As the homeowner’s advocate, we at IAQ Works think it’s important to explain concepts and terms that frequently arise in HVAC-related discussions. Humidity control is one of the five core IAQ control strategies. The others are purification, ventilation, filtration and source control. A humidity glossary is helpful to create and maintain a comfortable indoor environment. Before we discuss the humidity control terms you need to know, here’s a quick breakdown of humidity and humidity control.
What Is Humidity and Humidity Control?
Homeowners talk about humidity all the time, but what is it actually? Humidity is less complicated than you think. It’s simply a measurement of the amount of water vapor in the air. When there is a significant amount of water vapor present, humidity is high. When there is an insignificant amount of water vapor present, humidity is low.
Humidity control is exactly what it sounds like, controlling the humidity in your home. This is done by adding water vapor to the air or removing it, also known as humidification or dehumidification, respectively. Whole-home humidifiers and dehumidifiers work to maintain the ideal 40–60% indoor humidity range. According to research, this range provides numerous health benefits, allowing homeowners to live comfortably.
1. Absolute Humidity
Absolute humidity is a measurement of water vapor in the air, regardless of temperature. It is expressed as grams of water vapor per cubic meter of air. As the water vapor concentration increases, so does absolute humidity.
2. Specific Humidity
Specific humidity refers to the mass (amount) of water vapor per unit mass (amount) of air. This is usually expressed as grams of water vapor per kilogram of air.
3. Dew Point
The dew point is the temperature the air must cool to in order to reach 100% relative humidity.
4. Heat Index
The heat index is a measurement of temperature and relative humidity. When the temperature and/or relative humidity are high, the heat index increases. In sum, the heat index allows us to determine how hot it actually feels outside.
5. Water Vapor
Water vapor, also known as moisture, is simply water in its gaseous state. As aforementioned, the amount of water vapor in the air determines humidity.
Condensation is the opposite of evaporation. This process occurs when water changes from a gaseous state to a liquid. When the air reaches its dew point or it becomes saturated and condensation forms.
Evaporation is the opposite of condensation. This process occurs when water changes from a liquid to a gas. When water is heated, its molecules move faster and faster until they become water vapor.
8. Mixing Ratio
The mixing ratio refers to the mass (amount of matter) of water vapor as it compares to the mass of other gases.
When the air is filled with water vapor, as much as it can possibly hold, it is saturated.

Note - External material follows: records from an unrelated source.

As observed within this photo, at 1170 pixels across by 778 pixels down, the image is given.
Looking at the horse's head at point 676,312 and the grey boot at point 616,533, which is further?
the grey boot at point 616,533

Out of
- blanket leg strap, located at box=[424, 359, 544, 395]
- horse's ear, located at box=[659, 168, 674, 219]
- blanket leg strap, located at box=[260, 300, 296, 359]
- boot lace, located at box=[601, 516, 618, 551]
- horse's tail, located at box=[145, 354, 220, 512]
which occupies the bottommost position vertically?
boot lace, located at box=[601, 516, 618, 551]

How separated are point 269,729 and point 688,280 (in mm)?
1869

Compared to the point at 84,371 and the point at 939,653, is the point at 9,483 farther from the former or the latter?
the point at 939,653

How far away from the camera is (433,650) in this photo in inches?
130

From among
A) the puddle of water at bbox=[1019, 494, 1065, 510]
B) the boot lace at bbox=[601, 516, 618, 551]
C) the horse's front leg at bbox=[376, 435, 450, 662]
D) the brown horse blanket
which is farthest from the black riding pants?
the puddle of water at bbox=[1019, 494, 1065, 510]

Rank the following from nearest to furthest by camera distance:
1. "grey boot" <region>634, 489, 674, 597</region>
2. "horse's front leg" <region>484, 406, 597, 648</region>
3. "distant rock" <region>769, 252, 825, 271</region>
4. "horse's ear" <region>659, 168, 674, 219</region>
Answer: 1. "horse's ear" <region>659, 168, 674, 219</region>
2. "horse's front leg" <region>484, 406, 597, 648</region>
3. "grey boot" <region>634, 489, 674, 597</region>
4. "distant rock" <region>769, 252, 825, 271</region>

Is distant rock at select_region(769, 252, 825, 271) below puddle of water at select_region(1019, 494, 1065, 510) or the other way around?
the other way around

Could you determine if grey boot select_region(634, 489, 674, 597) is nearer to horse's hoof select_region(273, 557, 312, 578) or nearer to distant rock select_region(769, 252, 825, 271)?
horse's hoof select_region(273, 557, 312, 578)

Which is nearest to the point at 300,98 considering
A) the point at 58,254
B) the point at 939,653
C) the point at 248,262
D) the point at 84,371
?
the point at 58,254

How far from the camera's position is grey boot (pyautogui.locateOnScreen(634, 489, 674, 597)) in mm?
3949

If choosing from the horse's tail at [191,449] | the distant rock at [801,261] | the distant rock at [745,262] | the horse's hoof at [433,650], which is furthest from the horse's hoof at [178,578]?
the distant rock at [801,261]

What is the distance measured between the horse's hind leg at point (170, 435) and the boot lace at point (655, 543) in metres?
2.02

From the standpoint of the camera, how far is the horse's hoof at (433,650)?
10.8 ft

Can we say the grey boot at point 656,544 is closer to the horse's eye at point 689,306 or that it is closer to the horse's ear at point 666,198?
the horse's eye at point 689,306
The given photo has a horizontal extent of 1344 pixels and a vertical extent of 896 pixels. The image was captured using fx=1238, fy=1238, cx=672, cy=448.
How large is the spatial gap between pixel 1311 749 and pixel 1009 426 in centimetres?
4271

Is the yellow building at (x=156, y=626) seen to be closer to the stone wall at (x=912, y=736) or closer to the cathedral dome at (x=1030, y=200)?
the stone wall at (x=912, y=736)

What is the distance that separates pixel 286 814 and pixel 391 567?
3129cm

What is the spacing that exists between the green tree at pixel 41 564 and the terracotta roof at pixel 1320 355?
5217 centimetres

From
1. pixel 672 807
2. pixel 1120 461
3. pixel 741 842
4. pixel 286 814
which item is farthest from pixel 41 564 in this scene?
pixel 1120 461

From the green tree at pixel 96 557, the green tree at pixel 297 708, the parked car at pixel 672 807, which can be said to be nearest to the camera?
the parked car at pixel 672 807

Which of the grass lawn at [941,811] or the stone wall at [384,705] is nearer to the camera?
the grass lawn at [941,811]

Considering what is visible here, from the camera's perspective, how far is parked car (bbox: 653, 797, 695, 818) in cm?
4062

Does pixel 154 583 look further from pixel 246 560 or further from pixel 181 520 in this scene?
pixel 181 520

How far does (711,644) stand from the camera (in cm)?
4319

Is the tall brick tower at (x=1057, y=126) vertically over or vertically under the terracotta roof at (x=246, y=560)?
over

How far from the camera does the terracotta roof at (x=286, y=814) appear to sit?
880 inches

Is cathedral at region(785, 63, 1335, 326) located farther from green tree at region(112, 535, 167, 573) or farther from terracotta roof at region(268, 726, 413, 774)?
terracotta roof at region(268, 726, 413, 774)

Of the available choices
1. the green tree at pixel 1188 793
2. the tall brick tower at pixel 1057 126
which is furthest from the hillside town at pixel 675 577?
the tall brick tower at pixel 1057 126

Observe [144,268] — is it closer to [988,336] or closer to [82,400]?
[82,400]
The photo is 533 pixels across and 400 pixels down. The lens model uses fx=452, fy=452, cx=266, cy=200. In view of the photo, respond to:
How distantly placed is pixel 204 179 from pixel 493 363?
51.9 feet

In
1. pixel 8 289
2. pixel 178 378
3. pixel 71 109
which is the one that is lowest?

A humidistat is similar to a thermostat, except it measures humidity, not temperature. Whole-home humidifiers and dehumidifiers have humidistats. They control the amount of water vapor in the air in order to provide a comfortable living space.
11. Relative Humidity
Relative humidity is a measurement of water vapor in the air, with regard to temperature. Warm air holds more water vapor than cold air. Thus, relative humidity is higher when the air is cold and lower when the air is warm.
A Lesson in Humidity Control
Whether you’re a new homeowner or a seasoned homeowner, HVAC and IAQ terminology can be complicated. That’s why IAQ.Works is here to walk you through every (relevant) term in the dictionary. We advocate for homeowners, so it only makes sense that we educate as well. Gone are the days of foreign conversations with your HVAC technician. Study these humidity control-related terms and move forward with confidence!